[Start of MATERIAL]

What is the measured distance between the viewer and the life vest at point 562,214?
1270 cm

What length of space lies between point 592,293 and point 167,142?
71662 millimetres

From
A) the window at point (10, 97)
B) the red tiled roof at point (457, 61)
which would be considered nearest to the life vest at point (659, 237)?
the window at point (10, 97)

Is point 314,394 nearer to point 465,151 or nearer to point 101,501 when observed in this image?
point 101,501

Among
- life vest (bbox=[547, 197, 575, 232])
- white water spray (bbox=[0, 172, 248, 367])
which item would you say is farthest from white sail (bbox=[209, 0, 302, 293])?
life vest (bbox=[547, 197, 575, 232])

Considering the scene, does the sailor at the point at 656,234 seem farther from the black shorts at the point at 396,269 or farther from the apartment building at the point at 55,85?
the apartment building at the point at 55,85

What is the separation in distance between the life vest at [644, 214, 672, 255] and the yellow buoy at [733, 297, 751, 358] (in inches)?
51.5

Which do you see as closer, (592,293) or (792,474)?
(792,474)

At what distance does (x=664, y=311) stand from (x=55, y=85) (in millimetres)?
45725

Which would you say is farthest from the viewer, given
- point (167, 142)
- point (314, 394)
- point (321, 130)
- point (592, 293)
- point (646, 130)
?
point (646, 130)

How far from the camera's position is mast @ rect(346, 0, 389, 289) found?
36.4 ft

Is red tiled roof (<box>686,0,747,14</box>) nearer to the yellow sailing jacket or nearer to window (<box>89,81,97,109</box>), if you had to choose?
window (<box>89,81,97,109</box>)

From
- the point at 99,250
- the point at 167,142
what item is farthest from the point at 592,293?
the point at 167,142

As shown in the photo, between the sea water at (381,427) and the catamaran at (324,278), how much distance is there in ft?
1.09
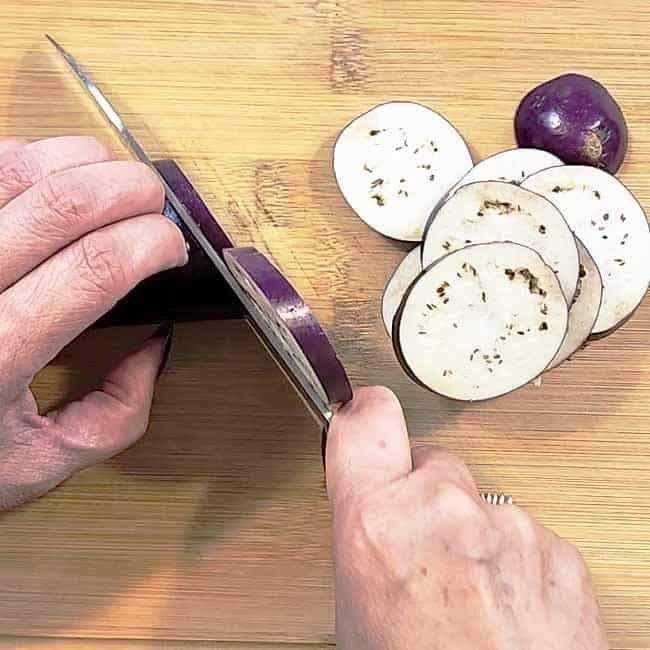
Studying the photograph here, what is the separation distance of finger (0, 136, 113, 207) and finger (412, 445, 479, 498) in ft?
1.93

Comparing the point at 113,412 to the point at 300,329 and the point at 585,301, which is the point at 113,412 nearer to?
the point at 300,329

[End of MATERIAL]

Rewrite all the rows above with every "red tiled roof" changed to "terracotta roof" and nothing else altered. Leave the pictures out of your answer.

What is the measured distance between the viewer and the life vest at point 562,214?
1270 cm

What length of space lies between point 592,293 and point 167,142?
71662 millimetres

From
A) the window at point (10, 97)
B) the terracotta roof at point (457, 61)
which would be considered nearest to the life vest at point (659, 237)?
the window at point (10, 97)

Is point 314,394 nearer to point 465,151 or nearer to point 101,501 when observed in this image?
point 101,501

Among
- life vest (bbox=[547, 197, 575, 232])
- white water spray (bbox=[0, 172, 248, 367])
which item would you say is farthest from white sail (bbox=[209, 0, 302, 293])?
life vest (bbox=[547, 197, 575, 232])

Considering the scene, does the sailor at the point at 656,234 seem farther from the black shorts at the point at 396,269 or farther from the apartment building at the point at 55,85?
the apartment building at the point at 55,85

What is the separation in distance between the life vest at [644, 214, 672, 255] and the yellow buoy at [733, 297, 751, 358] (in inches)?
51.5

Which do you see as closer, (592,293) or (792,474)?
(792,474)

At what distance does (x=664, y=311) stand from (x=55, y=85) (in millimetres)?
45725

Which would you say is farthest from the viewer, given
- point (167, 142)
- point (314, 394)
- point (321, 130)
- point (592, 293)
- point (646, 130)
?
point (646, 130)

How far from the camera's position is mast @ rect(346, 0, 389, 289) found?
36.4 ft

Is terracotta roof (<box>686,0,747,14</box>) nearer to the yellow sailing jacket or nearer to window (<box>89,81,97,109</box>), if you had to choose?
window (<box>89,81,97,109</box>)

From
- the point at 99,250
- the point at 167,142
what item is farthest from the point at 592,293?
the point at 167,142

As shown in the photo, between the sea water at (381,427) and the catamaran at (324,278), how much distance is there in ft?
1.09
Studying the photograph here, what is the separation distance of finger (0, 136, 113, 207) and finger (412, 445, 479, 498) in ft?
1.93

Comparing the point at 113,412 to the point at 300,329 and the point at 585,301, which is the point at 113,412 nearer to?
the point at 300,329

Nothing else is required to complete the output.